'''
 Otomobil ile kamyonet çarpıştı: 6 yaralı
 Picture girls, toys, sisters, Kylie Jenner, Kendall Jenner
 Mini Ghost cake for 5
'''
'''
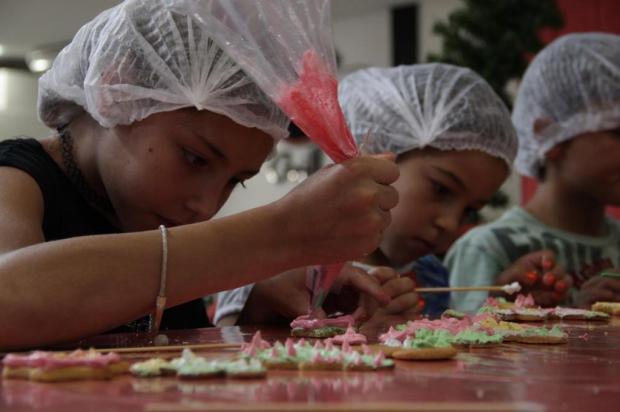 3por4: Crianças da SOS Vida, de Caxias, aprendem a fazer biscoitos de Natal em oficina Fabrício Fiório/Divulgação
'''
» **Exercise**
Set down precisely the lines above between the line holding "Otomobil ile kamyonet çarpıştı: 6 yaralı" and the line holding "Mini Ghost cake for 5", inclusive, and nothing beyond them.

» **Result**
 Otomobil ile kamyonet çarpıştı: 6 yaralı
 Picture girls, toys, sisters, Kylie Jenner, Kendall Jenner
 Mini Ghost cake for 5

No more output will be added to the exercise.